They came in to the hotel, lead by a man who appeared very much as a rabbi, but with a handgun. They came in groups and all had guns. They couldn’t have been more than 20 years old. Baby faced and exhausted, they marched up the stairs in drab olive uniforms. Boys, some girls. Their presence was daunting– the sight of IDF soldiers in the arab-dominated East Jerusalem was jolting enough, their automatic weapons only added to the intimidation.
They sat around me, some still in uniform, others in plain white t-shirts, gym shorts and flip flops. They had family in America, most from New York. They asked what we were doing here, and why we were staying in an Arab neighborhood. I paused, slightly jarred by the phrasing of the question, and one of my peers answered. She told them the truth– that we were studying geopolitical conflict, and I watched as they shifted uncomfortably in their seats. They wanted to know why we went to the West Bank, as if the mere attempt to reach out to the “other” was useless. I saw where this was going, and (somewhat abruptly, I’ll admit) cut in. I told them all about Israel’s water problem, and how it was influencing the region around them. I told them we’ve come to study what people are doing to influence policy, and examine the effects of current policy on the low-income population, which includes Palestinians. To this, I received a bunch of blank stares as a response. We have a water crisis? they asked. End of discussion.

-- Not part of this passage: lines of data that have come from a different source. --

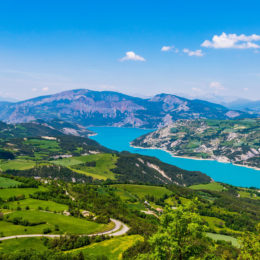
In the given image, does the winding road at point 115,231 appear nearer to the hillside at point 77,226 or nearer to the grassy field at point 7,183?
the hillside at point 77,226

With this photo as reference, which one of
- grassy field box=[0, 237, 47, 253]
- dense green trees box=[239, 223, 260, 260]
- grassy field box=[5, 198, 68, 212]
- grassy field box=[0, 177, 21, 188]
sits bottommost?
grassy field box=[0, 177, 21, 188]

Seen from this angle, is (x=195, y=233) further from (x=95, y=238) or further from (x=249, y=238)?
(x=95, y=238)

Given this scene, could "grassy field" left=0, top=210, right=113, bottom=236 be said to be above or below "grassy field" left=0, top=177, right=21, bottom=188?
above

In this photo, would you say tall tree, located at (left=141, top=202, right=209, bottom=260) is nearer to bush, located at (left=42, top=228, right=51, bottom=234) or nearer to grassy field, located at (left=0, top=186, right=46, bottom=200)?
bush, located at (left=42, top=228, right=51, bottom=234)

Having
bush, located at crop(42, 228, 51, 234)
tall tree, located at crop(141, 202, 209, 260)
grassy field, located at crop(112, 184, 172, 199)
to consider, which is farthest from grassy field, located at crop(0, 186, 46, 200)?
tall tree, located at crop(141, 202, 209, 260)

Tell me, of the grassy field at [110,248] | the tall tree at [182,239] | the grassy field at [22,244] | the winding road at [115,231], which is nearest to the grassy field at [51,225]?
the winding road at [115,231]

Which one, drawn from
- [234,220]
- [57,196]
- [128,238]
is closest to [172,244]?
[128,238]
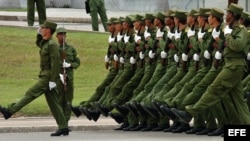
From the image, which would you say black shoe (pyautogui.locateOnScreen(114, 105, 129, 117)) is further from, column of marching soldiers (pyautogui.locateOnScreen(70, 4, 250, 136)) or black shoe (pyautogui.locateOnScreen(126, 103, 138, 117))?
black shoe (pyautogui.locateOnScreen(126, 103, 138, 117))

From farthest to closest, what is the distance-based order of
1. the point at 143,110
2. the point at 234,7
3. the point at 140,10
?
the point at 140,10, the point at 143,110, the point at 234,7

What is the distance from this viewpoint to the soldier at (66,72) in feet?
71.9

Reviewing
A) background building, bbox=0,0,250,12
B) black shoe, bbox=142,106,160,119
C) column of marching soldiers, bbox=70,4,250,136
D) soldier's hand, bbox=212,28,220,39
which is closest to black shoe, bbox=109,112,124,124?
column of marching soldiers, bbox=70,4,250,136

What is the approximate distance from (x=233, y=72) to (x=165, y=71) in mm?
3212

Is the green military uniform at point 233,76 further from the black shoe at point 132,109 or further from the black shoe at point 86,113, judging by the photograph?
the black shoe at point 86,113

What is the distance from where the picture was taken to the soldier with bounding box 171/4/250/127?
57.4 ft

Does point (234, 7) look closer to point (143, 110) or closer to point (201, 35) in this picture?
point (201, 35)

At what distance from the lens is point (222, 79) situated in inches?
692

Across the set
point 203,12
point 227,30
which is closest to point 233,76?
point 227,30

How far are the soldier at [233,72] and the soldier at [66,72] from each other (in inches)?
180

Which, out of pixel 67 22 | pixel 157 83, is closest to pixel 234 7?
pixel 157 83

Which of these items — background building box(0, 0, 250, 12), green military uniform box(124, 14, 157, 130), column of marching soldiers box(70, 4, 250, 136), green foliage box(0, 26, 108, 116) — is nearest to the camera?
column of marching soldiers box(70, 4, 250, 136)

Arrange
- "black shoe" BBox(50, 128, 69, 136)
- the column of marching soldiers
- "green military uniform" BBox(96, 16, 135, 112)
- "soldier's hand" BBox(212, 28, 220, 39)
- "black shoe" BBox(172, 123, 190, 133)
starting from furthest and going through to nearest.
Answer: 1. "green military uniform" BBox(96, 16, 135, 112)
2. "black shoe" BBox(172, 123, 190, 133)
3. "black shoe" BBox(50, 128, 69, 136)
4. the column of marching soldiers
5. "soldier's hand" BBox(212, 28, 220, 39)

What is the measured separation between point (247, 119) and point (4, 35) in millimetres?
15345
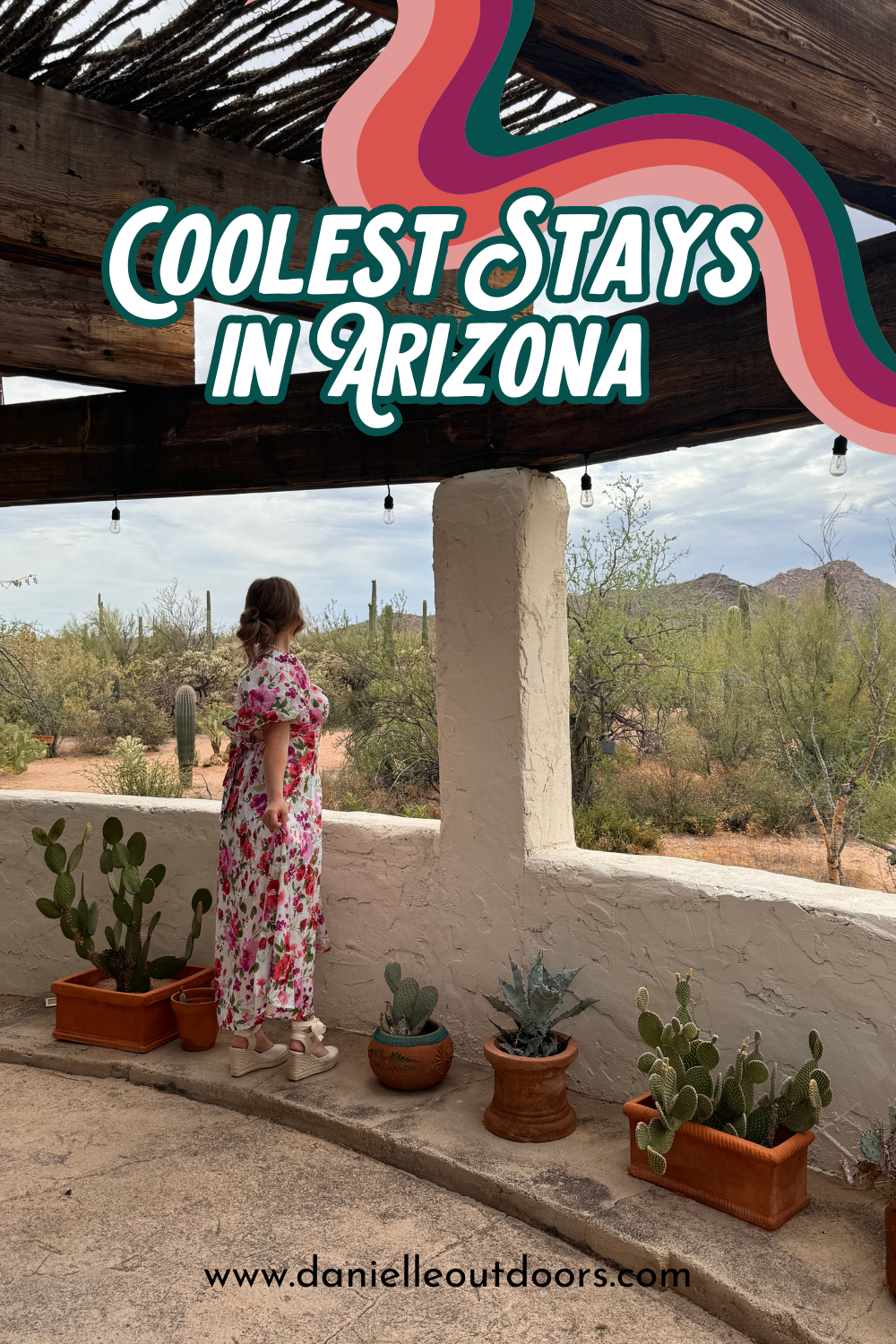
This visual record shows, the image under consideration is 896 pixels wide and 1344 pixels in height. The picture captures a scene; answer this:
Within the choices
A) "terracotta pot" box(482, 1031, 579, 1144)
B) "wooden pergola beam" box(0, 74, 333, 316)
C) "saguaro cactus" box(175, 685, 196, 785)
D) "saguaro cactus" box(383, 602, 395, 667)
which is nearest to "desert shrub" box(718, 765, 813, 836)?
"saguaro cactus" box(383, 602, 395, 667)

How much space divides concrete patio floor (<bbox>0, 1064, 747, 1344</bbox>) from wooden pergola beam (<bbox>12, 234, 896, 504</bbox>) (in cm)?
217

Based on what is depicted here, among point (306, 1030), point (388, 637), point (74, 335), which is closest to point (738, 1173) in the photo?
point (306, 1030)

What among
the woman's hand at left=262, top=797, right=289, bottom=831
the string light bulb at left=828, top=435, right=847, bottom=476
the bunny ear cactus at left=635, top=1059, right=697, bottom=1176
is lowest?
the bunny ear cactus at left=635, top=1059, right=697, bottom=1176

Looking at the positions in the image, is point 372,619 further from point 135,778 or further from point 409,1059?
point 409,1059

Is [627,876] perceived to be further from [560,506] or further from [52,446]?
[52,446]

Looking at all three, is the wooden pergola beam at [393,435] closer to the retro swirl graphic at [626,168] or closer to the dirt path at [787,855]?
the retro swirl graphic at [626,168]

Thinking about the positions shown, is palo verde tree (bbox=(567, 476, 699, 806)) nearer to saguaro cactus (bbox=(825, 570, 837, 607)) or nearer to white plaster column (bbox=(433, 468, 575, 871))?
saguaro cactus (bbox=(825, 570, 837, 607))

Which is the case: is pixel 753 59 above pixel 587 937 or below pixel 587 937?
above

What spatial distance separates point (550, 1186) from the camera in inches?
102

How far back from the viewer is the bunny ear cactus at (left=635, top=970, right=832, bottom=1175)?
7.97 feet

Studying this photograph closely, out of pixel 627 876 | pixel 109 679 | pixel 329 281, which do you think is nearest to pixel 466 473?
pixel 329 281

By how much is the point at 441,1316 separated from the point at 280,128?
Answer: 3.08m

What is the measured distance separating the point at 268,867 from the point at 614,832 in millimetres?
4556

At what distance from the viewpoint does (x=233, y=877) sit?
3.35 m
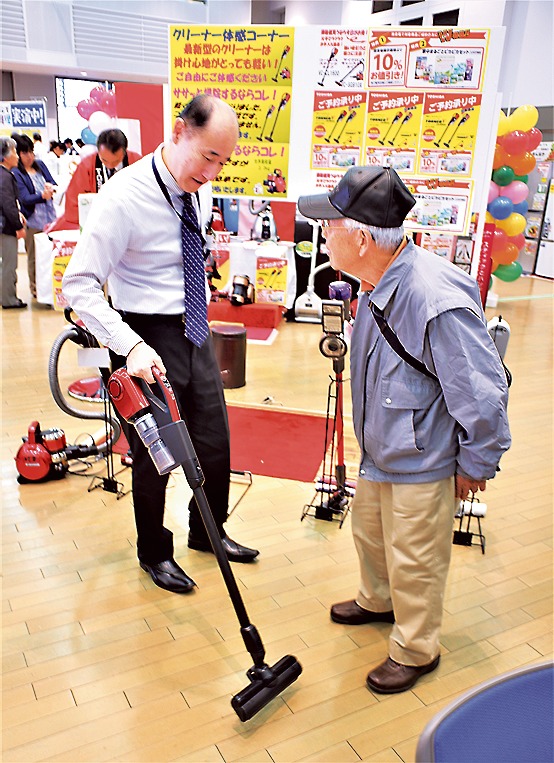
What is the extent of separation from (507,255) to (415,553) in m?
6.83

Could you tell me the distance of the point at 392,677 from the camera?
202 centimetres

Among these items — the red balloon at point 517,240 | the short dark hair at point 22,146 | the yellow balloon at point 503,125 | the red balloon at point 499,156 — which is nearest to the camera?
the short dark hair at point 22,146

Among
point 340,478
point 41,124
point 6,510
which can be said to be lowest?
point 6,510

The conversation quickly shifted to things i have little knowledge of (and quite frankly, little interest in). Guns, military strategy, training, branches of the army. As the conversation drew on, their rhetoric became more relaxed, and they began making comments about the neighborhood in which our hotel is situated, their opinions of Palestinians and their disregard for the arabic language. The comments were a bit too graphic to repeat, and I was extremely uncomfortable, not knowing what to do or say. Part of me wanted to fight them, knock them out and steal their guns. Part of me wanted to hold up a mirror, repeat the words back to them so maybe they could hear them more clearly and see their blind hatred. But I was frozen silent, not knowing how to proceed in the face of such indoctrinated hate.
After a while, I politely excused myself after a while and went to see my professor. They look like scared little boys with big guns, I told him, but they are heartless. He said, I wish you could follow them tomorrow and see what they do.
We sat and talked a while about what I had heard. For a war that people so often point to as having religious motivation, there is no God here. There was no God in their words and deeds. They wore kippahs on their heads, silver stars around their necks and wouldn’t look at a computer after midnight on a Friday. I could not balance the symbols of a beautiful peaceful religion with these words and instruments of hatred. This imbalance occurs on both directions of the conflict, and it never fails to catch me off guard.(That very morning, symbols of Islam- a religion I respect so much- juxtaposed with words of revenge jolted me into similar sadness). Earlier that day we had visited the Tomb of Abraham, and all I could think about is that we are fighting our brothers. Family is killing family. Perhaps when Jesus wept while over looking the city of Jerusalem, mere steps from where we were sitting, one of those tears was for the future of this land, for what he knew it would become.
There was a knock at the door. An IDF soldier I was talking to had figured out where I was, and wanted to talk some more. For fear he would attempt to enter the room where my professor and I were talking (thus making a very uncomfortable encounter between an IDF soldier and a Palestinian environmental/conflict researcher), I quickly shut the door and suggested we move to the lobby. As we walked to the lobby, he asked for more details about the water conflict. I referenced article 40 of the Oslo accords, told him about the Dead Sea crisis and the impending security problems a lack of water in this region could trigger. I continued for a while, hoping that if I kept talking he would become bored and decide to go elsewhere. The fact that our personal views on the conflict were at extreme odds did not help my nerves.
But then he did something that changed the game entirely. He interrupted my ramblings. He looked at me directly and said, slightly urgently “What can we do to fix the situation?” And he actually sounded concerned. Honestly, I don’t know why this shocked me so much. I had merely assumed he wouldn’t have an interest in the details. Why should he care anyway? It’s affecting the Arab nations the most right now. The Palestinians are the ones who have no clean water (or water at all) right now. But there it was: The humanity. There he was, finally, not a soldier, not a Zionist, but just another kid. Just like some boy who could’ve grown up next door to me. In some messed up alternate universe, he could’ve been me. If it wasn’t for the gun slung around his shoulder, I would’ve forgotten who I was talking to.
I told him about the options that are in the research stage right now. I explained the pros and cons of each proposal, and then laughed uncomfortably and said “I’m not here to solve this. Only your government can do that. I’m just an outsider.” After a moment of silence, he said “You really care about this, don’t you? ” I nodded, looking away uncomfortably “I hope you come back and help us sort this out. We could use some help.”